When a business is in a credit crunch, a leveraged loan could provide it with the necessary capital injection to buoy its operation. This is the fixed income space in which Invesco Senior Loan ETF (NYSEArca: BKLN) manages to earn solid returns.

BKLN is based on the S&P/LSTA U.S. Leveraged Loan 100 Index where 80 percent of its total assets are focused in component securities that comprise the Index. The index itself tracks the market-weighted performance of the largest institutional leveraged loans according to market weightings, spreads and interest payments.

In addition, BKLN and the index are rebalanced and reconstituted bi-annually on June and again in December.

Since the financial crisis starting in 2007, the S&P/LSTA U.S. Leveraged Loan 100 Index has been on a steady run upwards. BKLN has been able to capitalize with a total return of 1.34 percent year-to-date, 2.25 percent the past year and 2.42 percent the last three years.

ETF Utilizes Leveraged Loans for Solid Returns 1

Senior Loan Advantage

Senior loans are typically used for business recapitalizations, acquisitions, leveraged buyouts, and re-financings. BKLN’s loan portfolio will include the purchase of loans from banks or other financial institutions through assignments or participations.
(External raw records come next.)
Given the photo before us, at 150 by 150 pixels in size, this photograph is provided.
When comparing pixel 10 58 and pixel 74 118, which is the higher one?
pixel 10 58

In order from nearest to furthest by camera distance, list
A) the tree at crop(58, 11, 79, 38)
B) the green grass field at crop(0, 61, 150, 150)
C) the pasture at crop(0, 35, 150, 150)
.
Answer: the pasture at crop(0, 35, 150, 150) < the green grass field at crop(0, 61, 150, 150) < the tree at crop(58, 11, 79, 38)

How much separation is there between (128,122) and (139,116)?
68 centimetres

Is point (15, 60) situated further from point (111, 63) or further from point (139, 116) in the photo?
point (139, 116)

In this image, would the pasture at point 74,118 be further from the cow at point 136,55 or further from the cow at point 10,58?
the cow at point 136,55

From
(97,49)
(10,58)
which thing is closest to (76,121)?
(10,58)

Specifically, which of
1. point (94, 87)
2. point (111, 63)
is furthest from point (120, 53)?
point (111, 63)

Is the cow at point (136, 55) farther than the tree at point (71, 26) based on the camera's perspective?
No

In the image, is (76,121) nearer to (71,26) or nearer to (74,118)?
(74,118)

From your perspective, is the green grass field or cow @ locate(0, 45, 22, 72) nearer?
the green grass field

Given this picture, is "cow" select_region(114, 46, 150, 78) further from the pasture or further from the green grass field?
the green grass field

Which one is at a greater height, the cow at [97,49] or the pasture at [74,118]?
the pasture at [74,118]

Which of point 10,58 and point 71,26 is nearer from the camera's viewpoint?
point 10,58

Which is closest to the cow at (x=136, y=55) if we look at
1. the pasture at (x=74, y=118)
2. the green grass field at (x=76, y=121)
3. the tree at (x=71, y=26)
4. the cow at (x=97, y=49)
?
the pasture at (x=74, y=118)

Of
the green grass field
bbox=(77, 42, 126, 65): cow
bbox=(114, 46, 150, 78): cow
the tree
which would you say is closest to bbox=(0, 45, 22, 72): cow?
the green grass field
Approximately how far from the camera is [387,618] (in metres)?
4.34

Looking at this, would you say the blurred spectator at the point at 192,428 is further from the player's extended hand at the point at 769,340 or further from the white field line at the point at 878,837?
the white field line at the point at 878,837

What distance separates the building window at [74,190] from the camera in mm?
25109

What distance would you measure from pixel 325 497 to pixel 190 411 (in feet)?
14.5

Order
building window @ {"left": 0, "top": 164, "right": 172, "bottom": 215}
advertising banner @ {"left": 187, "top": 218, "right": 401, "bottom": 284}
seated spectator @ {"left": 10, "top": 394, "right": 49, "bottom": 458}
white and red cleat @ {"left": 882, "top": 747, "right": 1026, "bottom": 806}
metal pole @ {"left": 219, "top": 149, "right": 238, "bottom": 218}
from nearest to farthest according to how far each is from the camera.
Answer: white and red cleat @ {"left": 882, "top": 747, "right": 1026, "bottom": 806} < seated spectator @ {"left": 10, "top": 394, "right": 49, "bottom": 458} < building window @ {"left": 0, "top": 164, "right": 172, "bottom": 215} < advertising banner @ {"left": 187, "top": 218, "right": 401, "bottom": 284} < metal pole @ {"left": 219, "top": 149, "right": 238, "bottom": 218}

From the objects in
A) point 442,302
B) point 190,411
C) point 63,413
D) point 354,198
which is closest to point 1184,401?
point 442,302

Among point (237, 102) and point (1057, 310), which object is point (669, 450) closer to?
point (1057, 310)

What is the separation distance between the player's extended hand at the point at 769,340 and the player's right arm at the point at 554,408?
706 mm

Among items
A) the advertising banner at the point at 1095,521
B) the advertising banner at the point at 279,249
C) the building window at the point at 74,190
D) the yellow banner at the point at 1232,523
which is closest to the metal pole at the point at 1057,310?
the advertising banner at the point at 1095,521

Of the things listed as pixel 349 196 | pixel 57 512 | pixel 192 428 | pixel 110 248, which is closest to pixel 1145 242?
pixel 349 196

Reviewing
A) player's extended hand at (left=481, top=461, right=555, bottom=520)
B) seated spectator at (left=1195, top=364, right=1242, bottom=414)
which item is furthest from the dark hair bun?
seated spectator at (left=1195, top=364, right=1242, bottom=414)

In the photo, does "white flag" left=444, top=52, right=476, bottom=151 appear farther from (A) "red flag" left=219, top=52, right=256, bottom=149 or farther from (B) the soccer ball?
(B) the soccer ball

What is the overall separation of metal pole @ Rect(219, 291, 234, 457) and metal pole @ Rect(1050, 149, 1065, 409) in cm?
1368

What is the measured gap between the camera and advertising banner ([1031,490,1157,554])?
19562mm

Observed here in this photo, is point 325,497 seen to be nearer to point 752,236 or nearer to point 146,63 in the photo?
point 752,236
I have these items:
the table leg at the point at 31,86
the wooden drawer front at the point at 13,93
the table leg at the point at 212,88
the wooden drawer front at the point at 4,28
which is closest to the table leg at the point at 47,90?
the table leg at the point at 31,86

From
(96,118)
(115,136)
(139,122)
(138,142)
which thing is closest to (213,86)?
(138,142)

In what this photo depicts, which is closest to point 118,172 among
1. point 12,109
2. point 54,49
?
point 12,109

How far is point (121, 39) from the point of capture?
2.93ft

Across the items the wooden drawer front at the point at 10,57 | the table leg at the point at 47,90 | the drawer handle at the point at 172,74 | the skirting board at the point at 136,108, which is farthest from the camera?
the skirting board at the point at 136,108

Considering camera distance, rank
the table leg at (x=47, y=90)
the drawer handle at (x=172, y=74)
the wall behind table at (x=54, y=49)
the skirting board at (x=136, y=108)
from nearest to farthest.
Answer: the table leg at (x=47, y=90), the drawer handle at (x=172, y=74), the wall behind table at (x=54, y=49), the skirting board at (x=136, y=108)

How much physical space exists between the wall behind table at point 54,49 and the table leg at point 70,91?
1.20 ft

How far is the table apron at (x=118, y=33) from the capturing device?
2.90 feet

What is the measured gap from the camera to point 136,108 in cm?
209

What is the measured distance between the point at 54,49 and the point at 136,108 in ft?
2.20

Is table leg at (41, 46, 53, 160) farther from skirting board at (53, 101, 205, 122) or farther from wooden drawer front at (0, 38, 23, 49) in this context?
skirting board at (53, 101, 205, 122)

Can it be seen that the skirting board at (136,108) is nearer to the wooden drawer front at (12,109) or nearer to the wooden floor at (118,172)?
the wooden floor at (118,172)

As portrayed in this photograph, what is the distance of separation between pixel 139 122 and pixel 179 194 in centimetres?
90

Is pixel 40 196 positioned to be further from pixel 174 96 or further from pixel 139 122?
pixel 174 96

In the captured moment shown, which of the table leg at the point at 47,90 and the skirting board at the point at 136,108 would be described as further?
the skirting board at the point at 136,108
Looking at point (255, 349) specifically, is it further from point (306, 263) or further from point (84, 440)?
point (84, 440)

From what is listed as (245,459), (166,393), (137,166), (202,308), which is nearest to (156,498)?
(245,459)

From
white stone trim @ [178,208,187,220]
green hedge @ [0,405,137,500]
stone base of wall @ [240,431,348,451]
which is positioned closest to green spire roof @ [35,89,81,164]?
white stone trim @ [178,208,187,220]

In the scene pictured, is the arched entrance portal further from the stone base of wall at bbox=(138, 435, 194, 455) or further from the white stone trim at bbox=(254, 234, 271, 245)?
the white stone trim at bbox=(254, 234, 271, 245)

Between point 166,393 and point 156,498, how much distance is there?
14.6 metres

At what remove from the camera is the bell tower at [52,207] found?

Related: 3 Fixed Income ETFs to Watch in 2nd Half of 2018

Additionally, BKLN may acquire a direct interest in a senior loan from the agent or another lender via an assignment or an indirect interest in the loan by participating in another lender’s portion of a loan. BKLN sells the loans within the portfolio through an assignment, but it may also sell participation interests in the loans in order to fund redemption requests.

The inherent risks associated with senior loans are similar to the risks of junk bonds, but have seniority in the event of borrower default so if the business is forced to sell its assets in a liquidation scenario, the senior loan will be paid first. In addition, senior loans are secured by assets whereas junk bonds are not, making them a more attractive investment option when constructing a loan portfolio.